Department of Chemistry Research & Discovery, Amgen Inc., 1120 Veterans Boulevard, South San Francisco, CA 94080, USA.
Bioorg Med Chem Lett. 2011 Apr 15;21(8):2460-7. doi: 10.1016/j.bmcl.2011.02.046. Epub 2011 Mar 15.

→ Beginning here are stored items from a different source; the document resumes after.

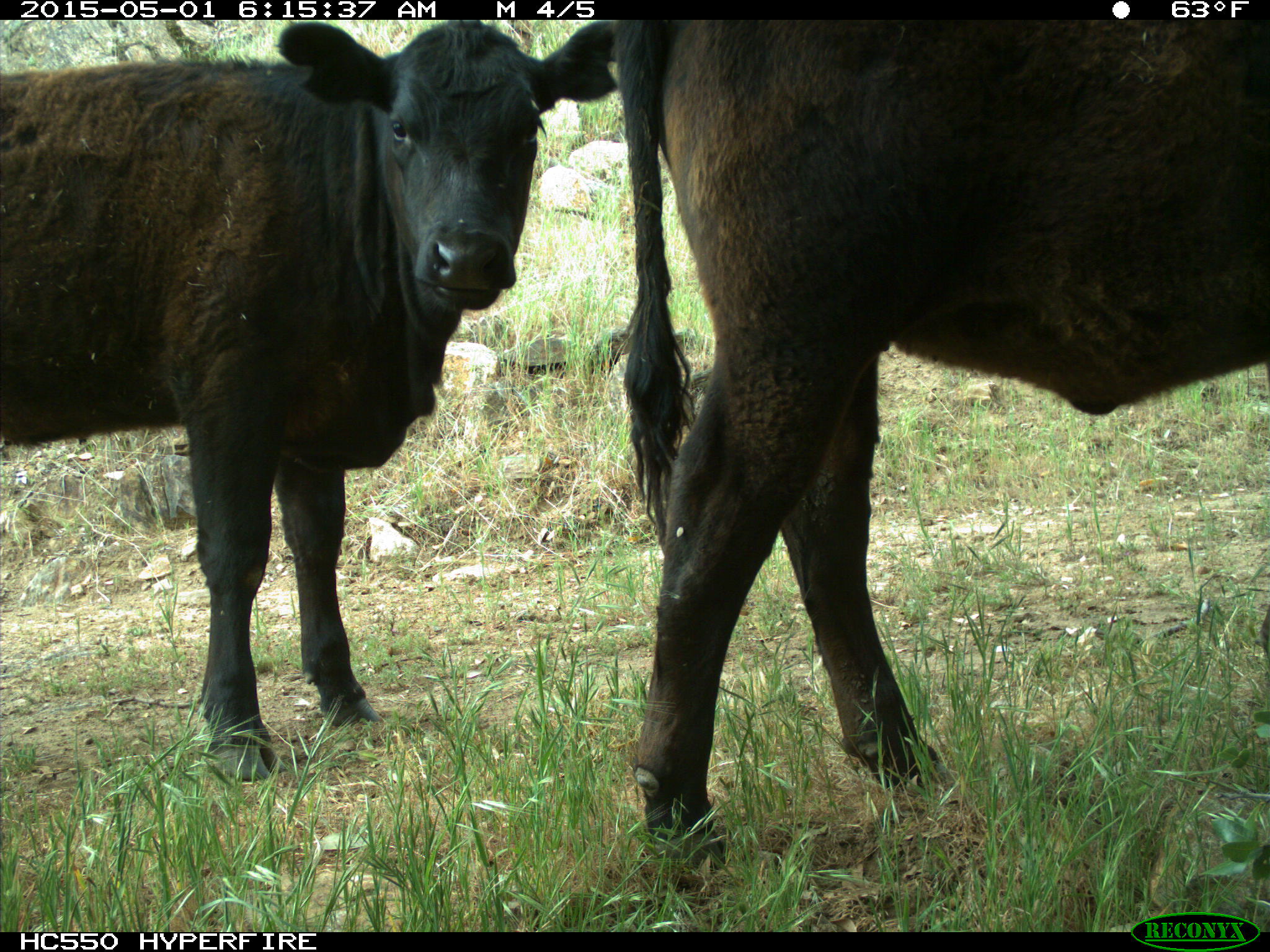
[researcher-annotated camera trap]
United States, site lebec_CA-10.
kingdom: Animalia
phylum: Chordata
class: Mammalia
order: Artiodactyla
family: Bovidae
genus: Bos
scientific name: Bos taurus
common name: domestic cow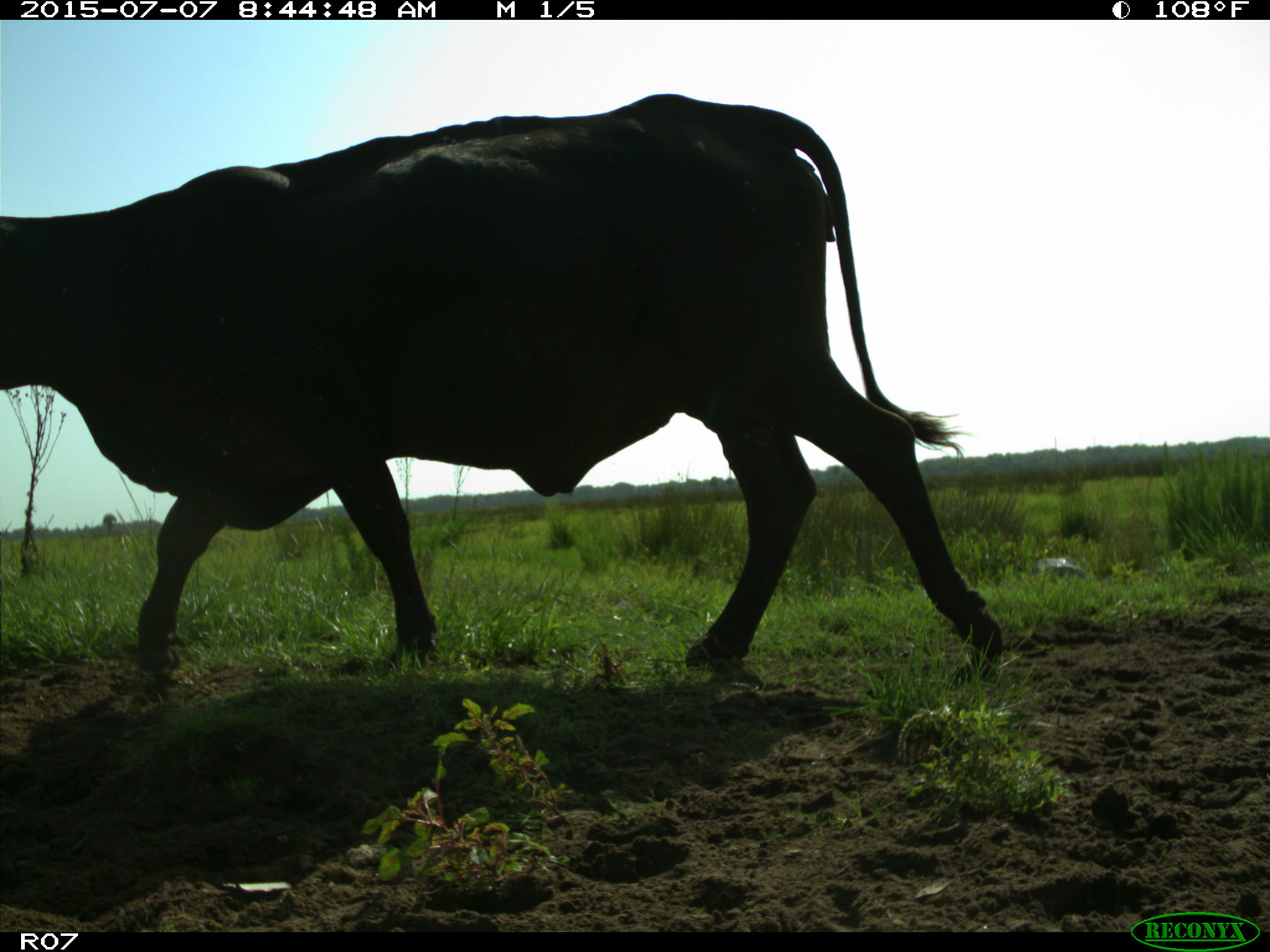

We discovered novel pyrrolidine MCHR1 antagonist 1 possessing moderate potency. Profiling of pyrrolidine 1 demonstrated that it was an inhibitor of the hERG channel. Investigation of the structure-activity relationship of this class of pyrrolidines allowed us to optimize the MCHR1 potency and decrease the hERG inhibition. Increasing the acidity of the amide proton by converting the benzamide in lead 1 to an anilide provided single digit nanomolar MCHR1 antagonists while replacing the dimethoxyphenyl ring of 1 with alkyl groups possessing increased polarity dramatically reduced the hERG inhibition.
我们发现了一种新型的吡咯烷 MCHR1 拮抗剂 1,它具有中等的效力。对吡咯烷 1 的特性分析表明,它是 hERG 通道的抑制剂。对这类吡咯烷的构效关系的研究使我们能够优化 MCHR1 的效力并降低 hERG 的抑制。通过将先导化合物 1 中的苯甲酰胺转化为酰苯胺,增加酰胺质子的酸性,得到了单位数纳摩尔的 MCHR1 拮抗剂,而用具有增加极性的烷基取代 1 的二甲氧基苯基环,则显著降低了 hERG 的抑制。